I wouldn't confuse machine instruction encoding with machine instruction execution. There are some machines that "compile" standardly-encoded instructions on-the-fly into the instruction cache as very different RISC/VLIW instructions.* Thus, a lot of compiler cleverness (e.g., LEA) is wasted because both the clever and the non-clever instruction encodings end up as the same bit patterns (and execution speeds) in the instruction cache. So unless the instructions are never already in the instruction cache at the time that the instruction is actually executed, there isn't much penalty to the non-clever encoding. Note also that many machines do relatively aggressive pre-fetch on instructions, because the penalty for extra speculation on instructions isn't very high.

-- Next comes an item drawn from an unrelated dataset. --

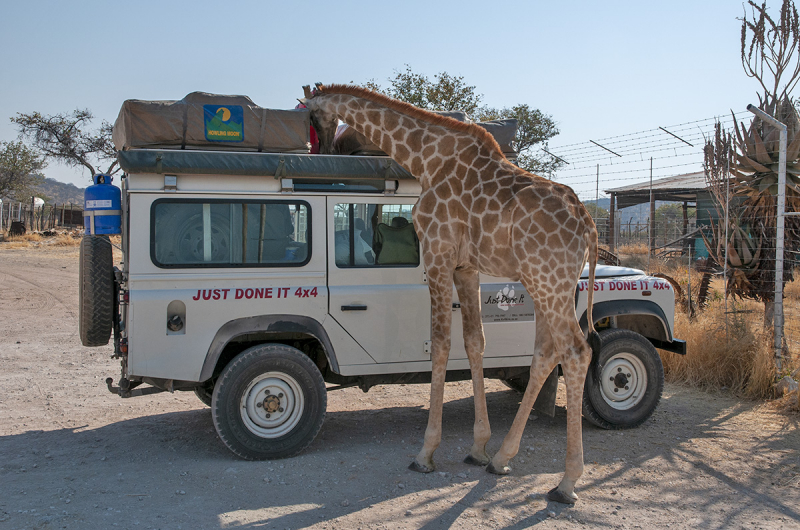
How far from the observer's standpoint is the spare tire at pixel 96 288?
4.91 meters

On newer Intel processors with execute-only pages, the processor is free to pre-fetch like crazy. Thus, the only savings for such clever compiler encodings is in the size of the binary file, which -- in these days of 100MB-1GB applications -- is pretty insignificant. * This is yet another reason for separate instruction & data caches, which can cause all sorts of mischief when then get out of sync -- e.g., you can hide malicious code in plain sight (well, in the instruction cache), while the data cache shows the non-malicious code. But this is a discussion for another day. At 08:53 AM 4/8/2015, Joerg Arndt wrote:
less asm.lst [...] 9:foo.cc **** unsigned foo(unsigned x) 10:foo.cc **** { 64 .loc 1 10 0 65 .cfi_startproc 66 .LVL0: 67 .LBB2: 11:foo.cc **** unsigned y = x*x; 68 .loc 1 11 0 69 0000 89F8 movl %edi, %eax # x, y 70 0002 0FAFC7 imull %edi, %eax # x, y 71 .LVL1: 12:foo.cc **** return x + 1 + 4*y; 72 .loc 1 12 0 73 0005 8D448701 leal 1(%rdi,%rax,4), %eax #, D.2236 74 .LVL2: 75 .LBE2: 13:foo.cc **** } [...]
And compilers do MUCH more sophisticated thinks than this.